Magical had had a fine 2020 too, two easy G1 wins in Ireland (taking her overall tally to six) before that runner-up slot at York. But the Ballydoyle team have been consistent in their insistence that she is better than ever this year, and jockey Seamie Heffernan decided before Saturday’s race that different tactics - racing at Ghaiyyath’s quarters and not allowing him all his own way up front - might give her a better chance of showing that. 

Heffernan was right, of course, as the video shows, but ironically the handicappers have it down as her worst performance of the year, even though it looked for all the world like a lifetime high. Racing Post Ratings, for instance, have it as only the 12th best effort of her career. Ghaiyyath, too, is generally reckoned to have been below par. He produced just the seventh best RPR of his career, fully 9lbs below York.
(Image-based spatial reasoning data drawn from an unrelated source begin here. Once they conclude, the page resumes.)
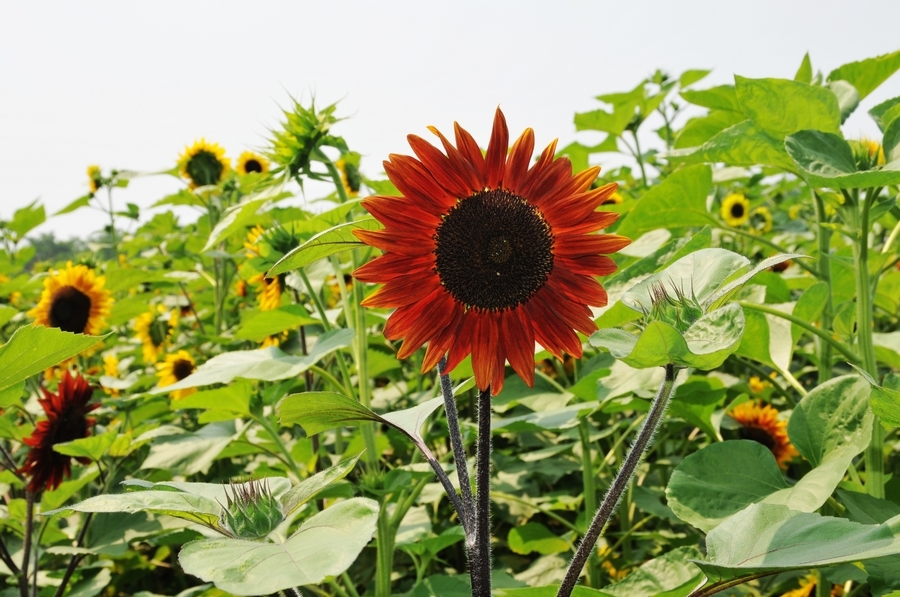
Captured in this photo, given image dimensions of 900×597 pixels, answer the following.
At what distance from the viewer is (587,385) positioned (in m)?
1.20

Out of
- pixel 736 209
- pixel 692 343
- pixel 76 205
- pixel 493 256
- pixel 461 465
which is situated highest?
pixel 76 205

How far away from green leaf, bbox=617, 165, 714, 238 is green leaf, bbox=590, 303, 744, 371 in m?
0.68

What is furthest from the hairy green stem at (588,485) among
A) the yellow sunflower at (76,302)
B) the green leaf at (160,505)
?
the yellow sunflower at (76,302)

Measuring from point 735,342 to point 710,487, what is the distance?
15.2 inches

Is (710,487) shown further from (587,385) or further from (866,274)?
(866,274)

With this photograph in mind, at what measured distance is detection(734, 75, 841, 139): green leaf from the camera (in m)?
0.98

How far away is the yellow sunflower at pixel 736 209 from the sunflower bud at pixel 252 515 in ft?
10.7

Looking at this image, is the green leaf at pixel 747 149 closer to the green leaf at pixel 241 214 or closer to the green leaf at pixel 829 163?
the green leaf at pixel 829 163

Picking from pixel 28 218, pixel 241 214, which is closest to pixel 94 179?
pixel 28 218

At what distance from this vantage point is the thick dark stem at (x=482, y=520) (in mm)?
646

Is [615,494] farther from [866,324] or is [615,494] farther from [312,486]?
[866,324]

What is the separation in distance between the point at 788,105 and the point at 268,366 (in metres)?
0.87

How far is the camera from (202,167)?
10.8 feet

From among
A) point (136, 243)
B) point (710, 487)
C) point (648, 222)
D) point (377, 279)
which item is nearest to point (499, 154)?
point (377, 279)
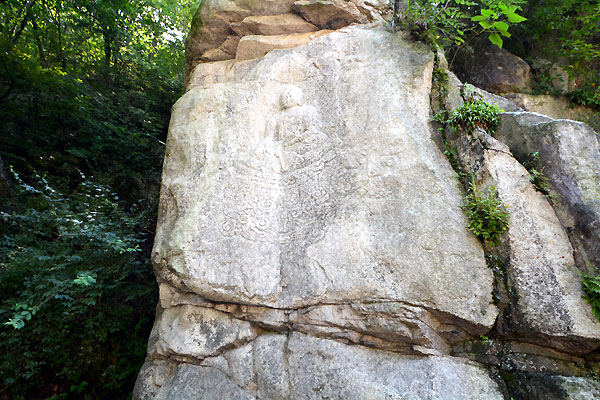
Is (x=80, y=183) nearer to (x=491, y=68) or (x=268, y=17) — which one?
(x=268, y=17)

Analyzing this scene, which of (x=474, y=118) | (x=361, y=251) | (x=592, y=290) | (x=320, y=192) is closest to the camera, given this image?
(x=592, y=290)

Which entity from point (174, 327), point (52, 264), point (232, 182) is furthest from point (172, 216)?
point (52, 264)

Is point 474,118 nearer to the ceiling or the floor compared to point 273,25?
nearer to the floor

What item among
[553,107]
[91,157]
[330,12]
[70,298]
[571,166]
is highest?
[330,12]

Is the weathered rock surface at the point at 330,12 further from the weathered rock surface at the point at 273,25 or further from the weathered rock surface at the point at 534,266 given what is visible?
the weathered rock surface at the point at 534,266

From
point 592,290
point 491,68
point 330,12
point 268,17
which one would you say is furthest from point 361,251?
point 491,68

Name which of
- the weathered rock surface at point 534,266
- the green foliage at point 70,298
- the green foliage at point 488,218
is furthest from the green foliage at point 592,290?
the green foliage at point 70,298

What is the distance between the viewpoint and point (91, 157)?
840 cm

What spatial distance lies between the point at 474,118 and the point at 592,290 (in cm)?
243

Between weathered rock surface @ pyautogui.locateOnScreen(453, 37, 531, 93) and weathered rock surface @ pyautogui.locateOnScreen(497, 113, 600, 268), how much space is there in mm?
3634

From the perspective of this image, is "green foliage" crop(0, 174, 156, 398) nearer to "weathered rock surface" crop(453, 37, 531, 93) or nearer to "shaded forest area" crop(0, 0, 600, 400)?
"shaded forest area" crop(0, 0, 600, 400)

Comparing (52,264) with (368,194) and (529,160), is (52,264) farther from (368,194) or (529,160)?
(529,160)

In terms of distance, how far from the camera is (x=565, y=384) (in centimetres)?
304

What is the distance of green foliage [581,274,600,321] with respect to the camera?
314cm
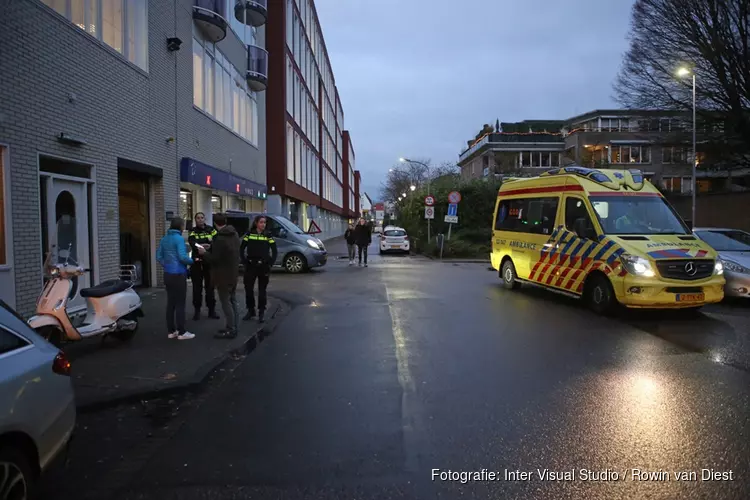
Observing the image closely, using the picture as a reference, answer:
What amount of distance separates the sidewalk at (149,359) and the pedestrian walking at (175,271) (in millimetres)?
228

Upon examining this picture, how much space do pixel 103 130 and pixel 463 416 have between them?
8706 mm

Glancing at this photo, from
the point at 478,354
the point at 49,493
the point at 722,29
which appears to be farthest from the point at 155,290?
the point at 722,29

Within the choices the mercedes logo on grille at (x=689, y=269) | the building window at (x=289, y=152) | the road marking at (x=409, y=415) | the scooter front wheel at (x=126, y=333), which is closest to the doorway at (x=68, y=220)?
the scooter front wheel at (x=126, y=333)

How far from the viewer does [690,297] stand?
29.4ft

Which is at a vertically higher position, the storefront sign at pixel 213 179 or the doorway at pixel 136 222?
the storefront sign at pixel 213 179

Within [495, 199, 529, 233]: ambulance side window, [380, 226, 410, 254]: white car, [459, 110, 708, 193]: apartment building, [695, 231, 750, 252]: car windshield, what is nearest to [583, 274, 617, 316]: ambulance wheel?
[495, 199, 529, 233]: ambulance side window

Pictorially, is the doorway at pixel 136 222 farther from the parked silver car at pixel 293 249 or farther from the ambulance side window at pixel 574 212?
the ambulance side window at pixel 574 212

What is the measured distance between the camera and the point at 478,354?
6961mm

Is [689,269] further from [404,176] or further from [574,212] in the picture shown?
[404,176]

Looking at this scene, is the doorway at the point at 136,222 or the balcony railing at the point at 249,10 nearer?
the doorway at the point at 136,222

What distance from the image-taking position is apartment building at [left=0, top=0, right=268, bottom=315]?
7.96m

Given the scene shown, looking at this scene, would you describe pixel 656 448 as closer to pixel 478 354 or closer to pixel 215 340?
pixel 478 354

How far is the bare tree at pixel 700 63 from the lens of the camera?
25172 millimetres

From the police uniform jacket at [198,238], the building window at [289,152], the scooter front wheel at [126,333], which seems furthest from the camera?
the building window at [289,152]
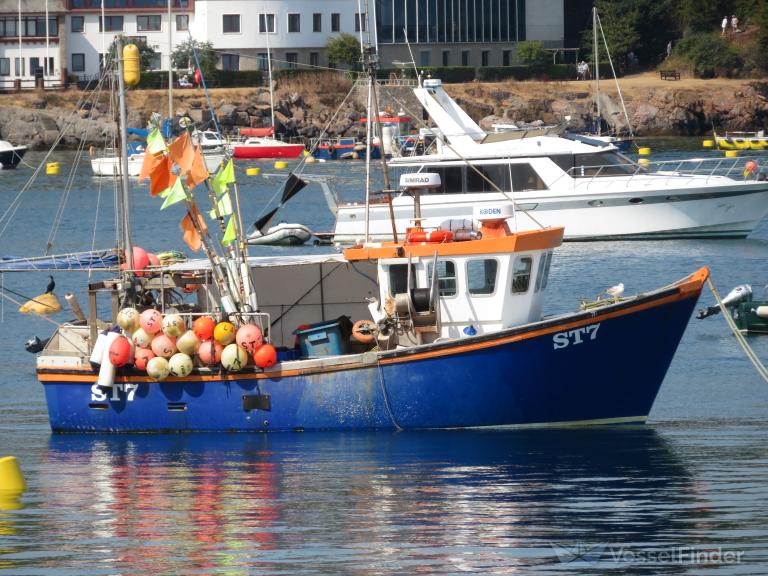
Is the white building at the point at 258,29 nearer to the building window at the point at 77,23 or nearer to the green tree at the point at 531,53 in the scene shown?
the building window at the point at 77,23

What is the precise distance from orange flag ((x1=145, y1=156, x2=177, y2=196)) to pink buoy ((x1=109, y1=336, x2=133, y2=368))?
2.14 metres

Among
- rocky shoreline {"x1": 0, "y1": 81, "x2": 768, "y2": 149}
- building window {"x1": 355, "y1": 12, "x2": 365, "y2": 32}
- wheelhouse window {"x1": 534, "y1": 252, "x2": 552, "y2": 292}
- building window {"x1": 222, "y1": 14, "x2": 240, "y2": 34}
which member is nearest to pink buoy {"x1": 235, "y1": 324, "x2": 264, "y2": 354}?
wheelhouse window {"x1": 534, "y1": 252, "x2": 552, "y2": 292}

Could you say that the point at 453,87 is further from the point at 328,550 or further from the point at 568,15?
the point at 328,550

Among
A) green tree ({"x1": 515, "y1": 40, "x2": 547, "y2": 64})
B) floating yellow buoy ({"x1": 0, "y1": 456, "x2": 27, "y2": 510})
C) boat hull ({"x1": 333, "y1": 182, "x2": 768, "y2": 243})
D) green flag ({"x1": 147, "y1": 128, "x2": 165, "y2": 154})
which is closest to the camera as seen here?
floating yellow buoy ({"x1": 0, "y1": 456, "x2": 27, "y2": 510})

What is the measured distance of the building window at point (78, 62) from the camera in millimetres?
104062

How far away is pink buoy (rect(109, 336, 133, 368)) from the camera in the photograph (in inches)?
806

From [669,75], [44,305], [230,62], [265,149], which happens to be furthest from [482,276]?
[669,75]

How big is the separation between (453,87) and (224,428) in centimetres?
8149

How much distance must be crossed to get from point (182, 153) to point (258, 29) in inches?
3397

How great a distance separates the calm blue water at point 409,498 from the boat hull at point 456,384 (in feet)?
0.91

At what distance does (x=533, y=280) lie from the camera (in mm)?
20688

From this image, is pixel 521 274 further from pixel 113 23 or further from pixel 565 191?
pixel 113 23

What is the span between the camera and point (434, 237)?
2067 cm

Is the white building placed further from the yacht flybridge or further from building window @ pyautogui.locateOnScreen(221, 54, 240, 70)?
the yacht flybridge
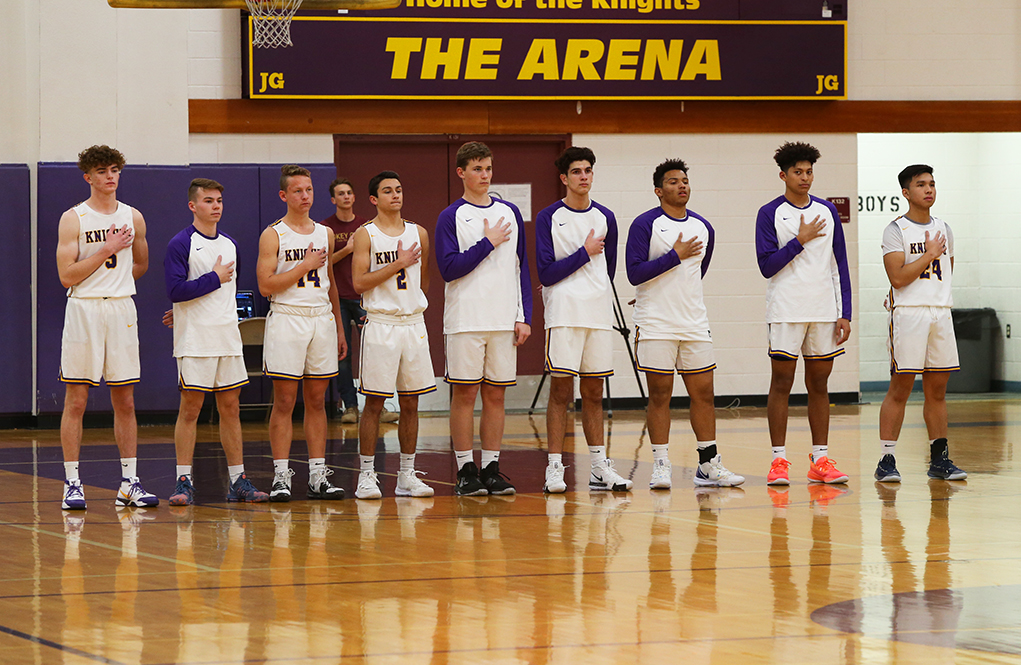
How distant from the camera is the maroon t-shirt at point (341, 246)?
11398mm

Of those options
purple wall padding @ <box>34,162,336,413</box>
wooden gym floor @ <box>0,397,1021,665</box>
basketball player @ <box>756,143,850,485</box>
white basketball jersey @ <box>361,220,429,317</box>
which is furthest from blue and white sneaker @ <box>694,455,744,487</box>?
purple wall padding @ <box>34,162,336,413</box>

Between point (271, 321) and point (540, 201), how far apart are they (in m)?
6.30

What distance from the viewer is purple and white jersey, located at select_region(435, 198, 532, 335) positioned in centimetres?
749

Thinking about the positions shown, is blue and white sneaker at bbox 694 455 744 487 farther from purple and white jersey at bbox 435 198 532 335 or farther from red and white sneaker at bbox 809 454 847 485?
purple and white jersey at bbox 435 198 532 335

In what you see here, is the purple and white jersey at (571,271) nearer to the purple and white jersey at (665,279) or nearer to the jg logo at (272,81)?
the purple and white jersey at (665,279)

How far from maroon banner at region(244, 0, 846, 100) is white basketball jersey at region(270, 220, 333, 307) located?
5.40 meters

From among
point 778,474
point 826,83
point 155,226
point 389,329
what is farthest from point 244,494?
point 826,83

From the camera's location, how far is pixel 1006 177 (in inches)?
606

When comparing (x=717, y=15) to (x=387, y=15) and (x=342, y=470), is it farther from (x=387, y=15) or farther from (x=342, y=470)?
(x=342, y=470)

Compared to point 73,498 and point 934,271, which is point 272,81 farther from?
point 934,271

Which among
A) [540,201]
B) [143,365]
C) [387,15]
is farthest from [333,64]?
[143,365]

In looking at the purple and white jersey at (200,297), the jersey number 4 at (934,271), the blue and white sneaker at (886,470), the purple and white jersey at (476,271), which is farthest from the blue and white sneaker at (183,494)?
the jersey number 4 at (934,271)

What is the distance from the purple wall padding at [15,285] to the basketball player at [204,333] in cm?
500

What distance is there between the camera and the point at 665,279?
25.5ft
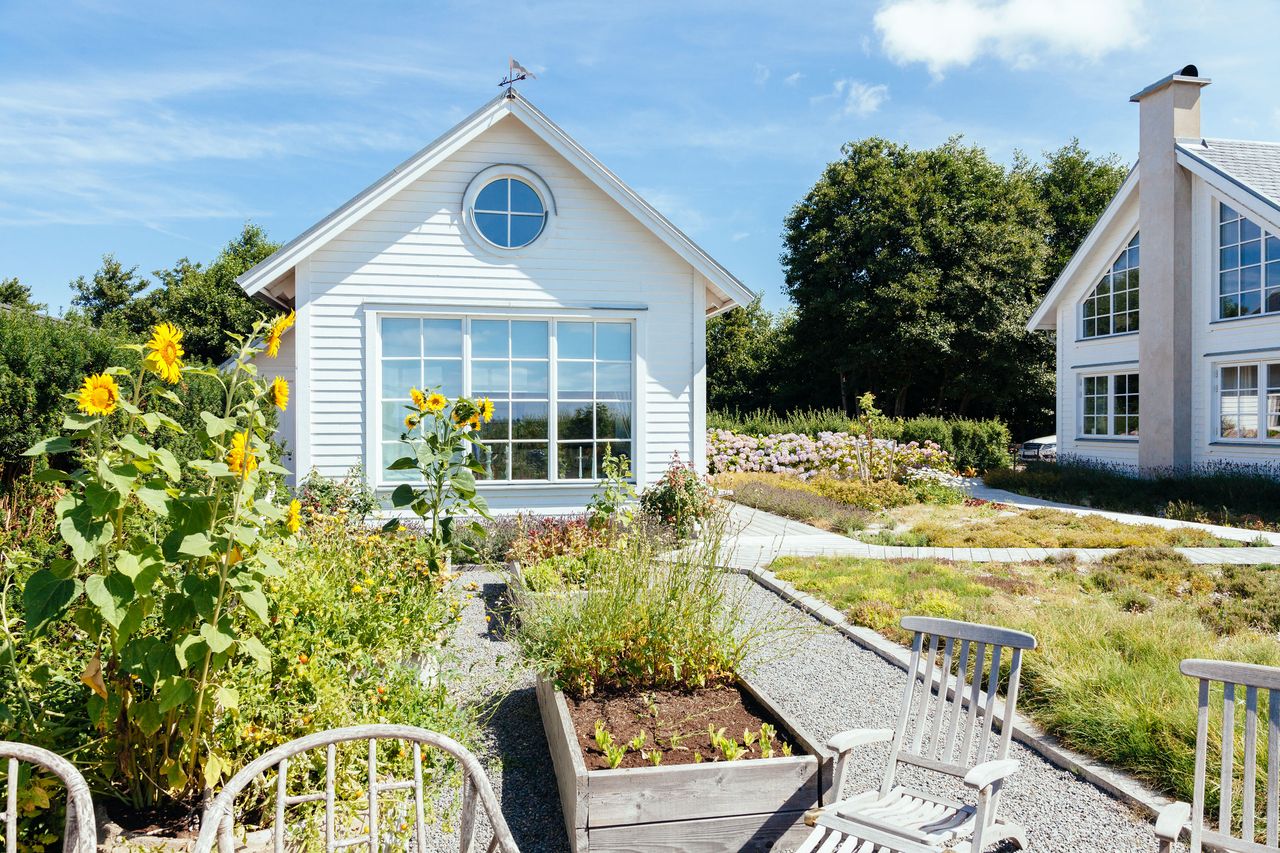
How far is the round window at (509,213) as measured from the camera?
946cm

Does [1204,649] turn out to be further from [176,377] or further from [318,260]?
[318,260]

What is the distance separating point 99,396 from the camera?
208 cm

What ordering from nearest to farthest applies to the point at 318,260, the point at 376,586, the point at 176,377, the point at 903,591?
the point at 176,377 → the point at 376,586 → the point at 903,591 → the point at 318,260

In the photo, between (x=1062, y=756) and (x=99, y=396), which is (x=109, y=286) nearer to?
(x=99, y=396)

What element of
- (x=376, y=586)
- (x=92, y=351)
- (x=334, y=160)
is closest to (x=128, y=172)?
(x=334, y=160)

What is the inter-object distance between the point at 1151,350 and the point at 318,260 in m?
15.4

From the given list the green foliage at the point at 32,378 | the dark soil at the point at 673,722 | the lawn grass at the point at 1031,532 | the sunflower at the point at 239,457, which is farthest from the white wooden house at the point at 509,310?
the sunflower at the point at 239,457

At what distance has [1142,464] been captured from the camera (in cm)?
1580

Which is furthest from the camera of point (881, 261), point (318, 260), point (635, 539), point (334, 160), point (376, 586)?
point (881, 261)

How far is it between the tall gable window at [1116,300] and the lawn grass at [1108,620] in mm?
10086

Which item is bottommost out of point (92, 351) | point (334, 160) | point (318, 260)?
point (92, 351)

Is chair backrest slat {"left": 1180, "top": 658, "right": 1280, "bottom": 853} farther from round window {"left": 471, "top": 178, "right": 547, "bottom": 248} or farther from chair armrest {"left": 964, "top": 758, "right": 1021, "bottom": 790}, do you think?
round window {"left": 471, "top": 178, "right": 547, "bottom": 248}

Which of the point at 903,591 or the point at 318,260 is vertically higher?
the point at 318,260

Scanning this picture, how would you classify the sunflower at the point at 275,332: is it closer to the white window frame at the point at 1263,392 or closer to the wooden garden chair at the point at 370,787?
the wooden garden chair at the point at 370,787
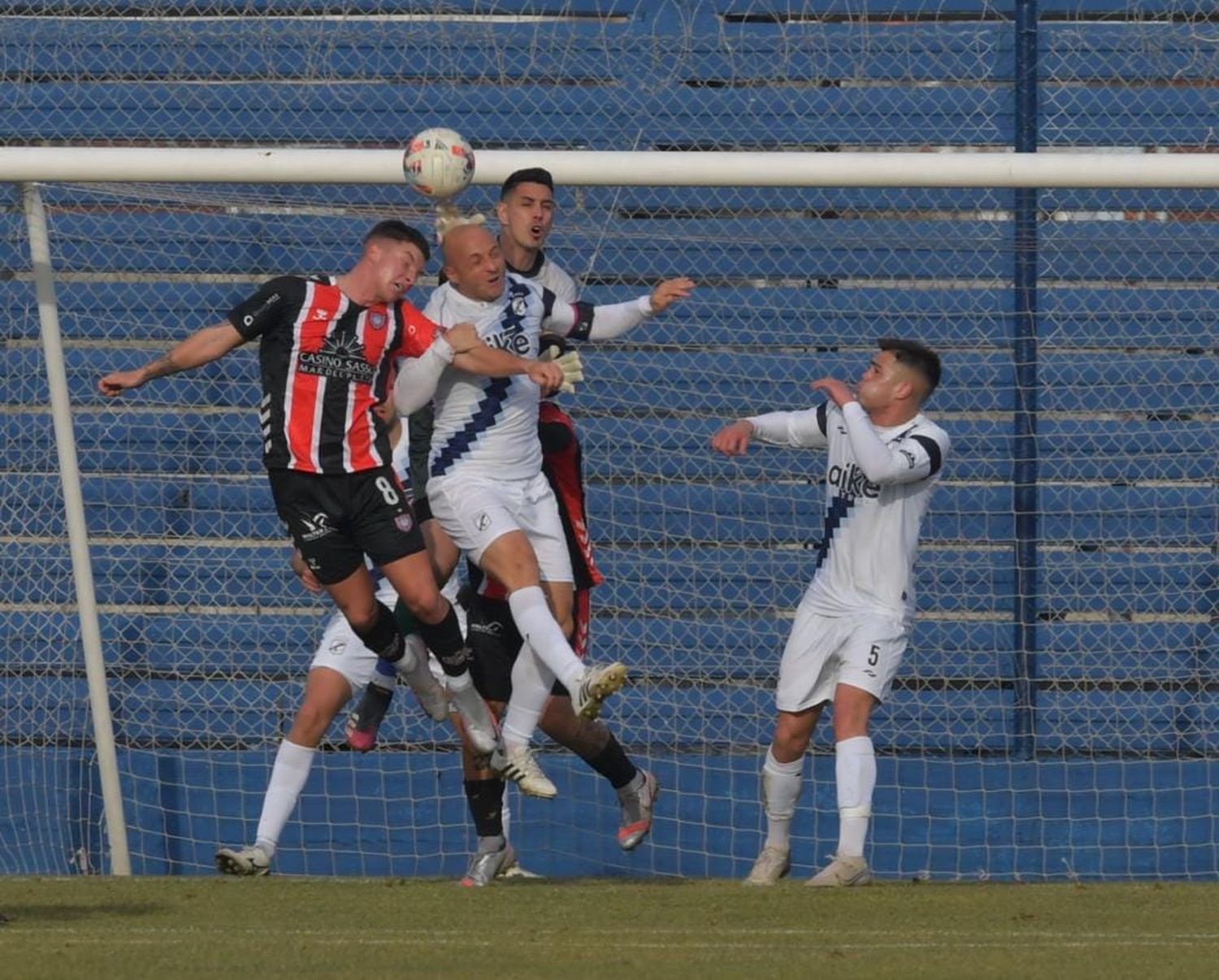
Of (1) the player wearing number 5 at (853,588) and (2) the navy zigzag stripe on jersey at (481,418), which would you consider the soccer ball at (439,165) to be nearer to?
(2) the navy zigzag stripe on jersey at (481,418)

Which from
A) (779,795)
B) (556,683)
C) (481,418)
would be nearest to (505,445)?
(481,418)

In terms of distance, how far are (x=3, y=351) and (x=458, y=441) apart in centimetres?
353

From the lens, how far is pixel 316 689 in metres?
8.64

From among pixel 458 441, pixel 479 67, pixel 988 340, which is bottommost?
pixel 458 441

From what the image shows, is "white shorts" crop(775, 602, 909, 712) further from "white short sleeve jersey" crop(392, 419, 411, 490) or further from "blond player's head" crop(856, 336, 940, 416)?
"white short sleeve jersey" crop(392, 419, 411, 490)

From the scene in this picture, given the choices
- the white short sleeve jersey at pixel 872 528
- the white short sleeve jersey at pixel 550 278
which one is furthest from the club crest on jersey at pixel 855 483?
the white short sleeve jersey at pixel 550 278

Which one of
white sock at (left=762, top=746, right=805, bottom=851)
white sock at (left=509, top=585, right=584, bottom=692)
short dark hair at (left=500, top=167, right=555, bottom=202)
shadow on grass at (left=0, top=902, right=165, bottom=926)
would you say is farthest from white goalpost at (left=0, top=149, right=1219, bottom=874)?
white sock at (left=509, top=585, right=584, bottom=692)

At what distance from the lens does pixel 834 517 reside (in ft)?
27.0

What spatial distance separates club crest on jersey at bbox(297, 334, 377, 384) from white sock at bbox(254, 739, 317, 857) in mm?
1564

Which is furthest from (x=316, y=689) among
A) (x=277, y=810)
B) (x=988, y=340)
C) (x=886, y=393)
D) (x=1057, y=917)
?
(x=988, y=340)

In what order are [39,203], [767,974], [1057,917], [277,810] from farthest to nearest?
[39,203], [277,810], [1057,917], [767,974]

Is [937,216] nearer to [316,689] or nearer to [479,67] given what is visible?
[479,67]

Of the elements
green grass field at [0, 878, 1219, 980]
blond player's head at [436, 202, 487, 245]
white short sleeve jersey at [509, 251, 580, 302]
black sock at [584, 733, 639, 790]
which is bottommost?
green grass field at [0, 878, 1219, 980]

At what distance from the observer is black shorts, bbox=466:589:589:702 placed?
28.5ft
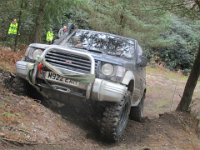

Yet jockey William Buick said afterwards, “It all kind of went to plan. He was racing in exactly the same rhythm to what he would do normally.”

The problem for the handicappers in reality was the presence in third, just 1¼ lengths behind Ghaiyyath, of 66/1 Ballydoyle outsider Armory, an effort so much better than anything else he has achieved (he had G1 winners Sottsass and Japan behind him) that they were almost obliged to devalue the form of a fabulous horserace in which the leaders were always exposed and those held back always likely to get flatteringly close at the end.

Ghaiyyath, of course, is still the handicappers’#1, and he may well justify that later this campaign, just as his sire may topple Galileo once more, but the TRC Global Horse Rankings will have none of it for now. The algorithm has deducted a few points from Ghaiyyath and added a few for Magical, meaning that the former has dropped to fourth in the world standings (from second), and the mare is now up to third (behind Enable and Maximum Security).

Enable’s status is unchallenged for the moment, but serious contenders to wrestle that world-end #1 honour away from her - chief among them Maximum Security, Magical, Ghaiyyath, Love, Tiz The Law, Authentic and Contrail - are queuing up. It will be fascinating to see how it plays out.

Joseph O’Brien now a top-ten trainer

A run of success for Galileo is typically accompanied by a surge in the trainers’ standings for Aidan O’Brien, and sure enough the Ballydoyle maestro receives a handsome four-point gain in the latest update. But more notable are the rises for his sons, Joseph and Donnacha.

Joseph, already with a Melbourne Cup, a Breeders’ Cup and an Irish Derby on his training resume, added a Doncaster St Leger (with Galileo Chrome, ironically a son of Australia) and a National Stakes (with new 2000 Guineas favourite Thunder Moon), a G1 double that moves him into the world top ten for the first time.

Some sections of the media were writing about rivalry between the brothers after a weekend in which Donnacha landed a G1 (already his third) with Shale in the Moyglare Stud Stakes, but such talk is ridiculously premature. Donnacha has obviously made a spectacular start to his training career, and Shale’s win helped him to a seven-point week-on-week gain. But, even after that, he is world-ranked 192. He will undoubtedly climb far higher - but let’s leave such comparisons until he does.

Harrington the world’s top female trainer

The O’Briens weren’t the only Irish to make an impact on the TRC Global Rankings over Champions Weekend. The riders battling it out at the top of the Irish championship, Shane Foley and Colin Keane, fared particularly well.

Keane rode four winners at the festival, including Champers Elysees, a first G1 triumph for trainer Johnny Murtagh, in the Matron, and Foley was on two G2 scorers for Jessica Harrington.

Read more on horseracingplanet.com.

Harrington climbs to world #18 as a result, meaning she is now the highest-ranked female trainer on the planet, one of only four in the TRC top 100 (Western Australia’s Alana Williams is #24 with her training-partner husband Grant; Sydney-based Gai Waterhouse is #29 with her training partner, Adrian Bott; Germany’s Sarah Steinberg is #82).